Over in the Edmonton suburbs, the Sherwood Park Crusaders have been making a splash in the pre-season thanks to WHLers Nick Bowman, Matt Savoie and Dylan Guenther. Savoie (2022 draft) comes from the Winnipeg Ice, while Guenther (2021) is coming off a fantastic campaign with the Edmonton Oil Kings. Recently they've played on a devastating line with University of Nebraska-Omaha commit Ty Mueller, himself a 2021 draft prospect.

"For the short-term pain, the long gain for our young guys - the guys who aren't getting as much ice right now - is having those guys around, showing them how to be pros," said Crusaders GM Kyle Chase. "I think it's a huge win for them, too."

But not every AJHL team is dipping into the WHL pool. The Olds Grizzlys actually released a public statement that they would not be bringing in any WHLers, as they did not think it was fair to the kids who had already been recruited by the team. There is no draft in the AJHL, so scouting and recruiting is crucial and according to governor, part-owner and VP of hockey operations Trent Wilhauk, the team's word is bond.
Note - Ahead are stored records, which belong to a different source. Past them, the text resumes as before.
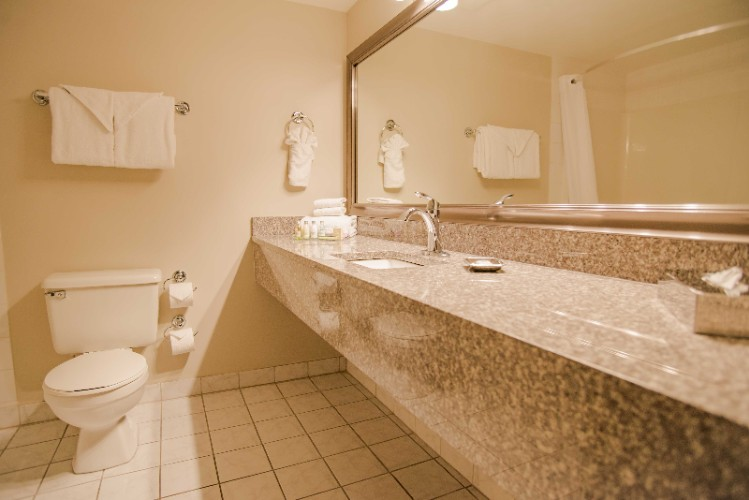 Spacious Bathrooom 6 of 16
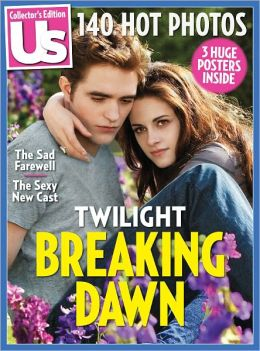Us Weekly Special: Twilight Breaking Dawn
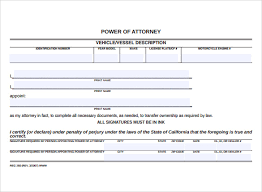blank power of attorney form 7 free samples examples format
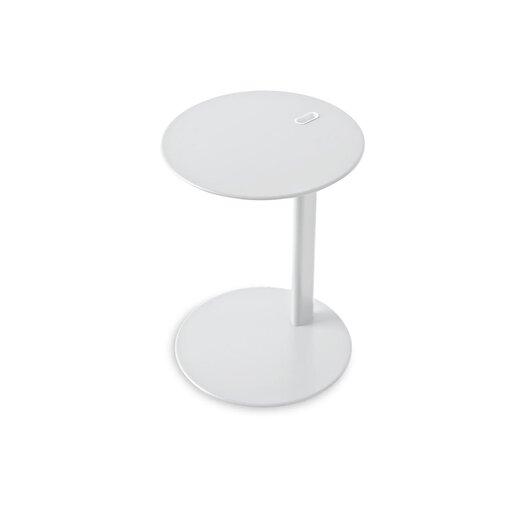 Tender Multifunctional Coffee Table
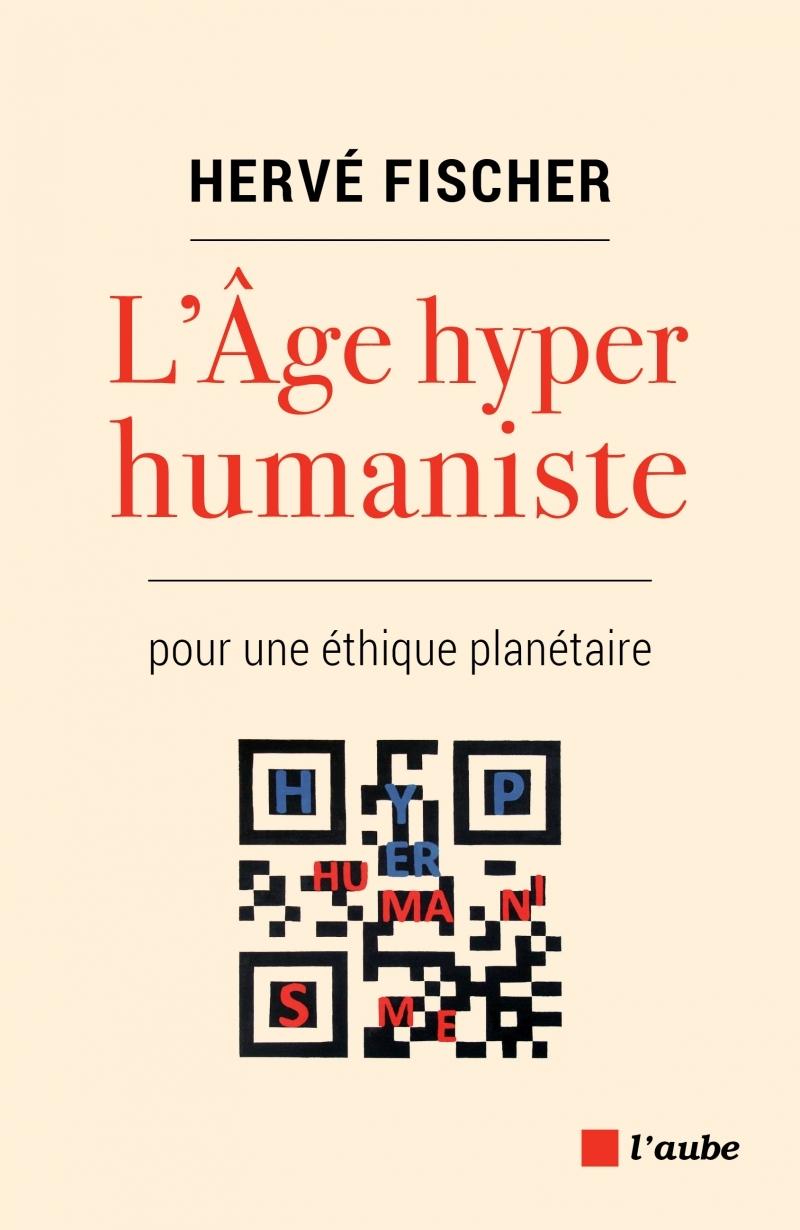 L'AGE HYPERHUMANISTE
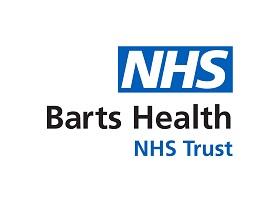 Barts logo.jpg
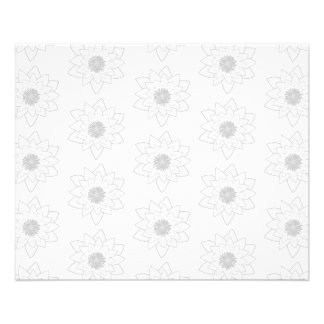 Water Lily Pattern in Light Grey and White. Full Color Flyer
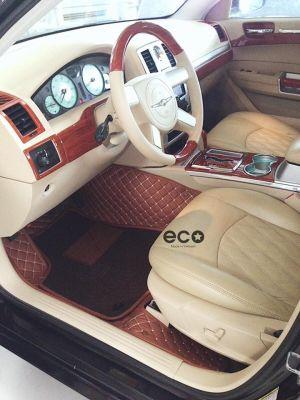 Thảm lót sàn Eco Premium Chrysler 300C màu nâu 2 lớp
"It's a tough grind because there are a lot of options," he said. "We've sat with kids and their parents, explaining to them why coming to Olds would be good for them and selling them on our program. How do you look a kid in the eye that you've worked hard to recruit and played in games and then tell him you're going to cut him for a WHL player for a couple months? We don't think it's right."

AJHL teams do have to get down to a 25-man roster for Nov. 13, though Vandekamp is willing to play with a 23-man roster and already has one player on long-term injury who should be ready when the WHLers leave Grande Prairie. If the WHL season begins on time, of course.

"There's no guarantee that any league is going to play at any time right now," Vandekamp said. "So there's a calculated risk or thought that you never know, even at that level. What if those guys don't play? It would be a positive thing to have those kids on our team."

WHL commissioner Ron Robison previously stated that for his league to be financially viable, arenas would have to be allowed at least 50 percent capacity by local health authorities. The AJHL doesn't have that requirement, as the league is charging players to play this season in order to mitigate the financial strain of the pandemic.

In the short term, Grande Prairie and Sherwood Park are among the teams getting boosts from their new high-end players and it certainly is fun watching high-end kids teaming up together. But Wilhauk is hoping his franchise benefits from taking its own stand on the issue.

"It could be an advantage long-term," he said. "When our scouts are out pounding the pavement and recruiting, people will see that we stayed loyal to the kids who stayed loyal to us."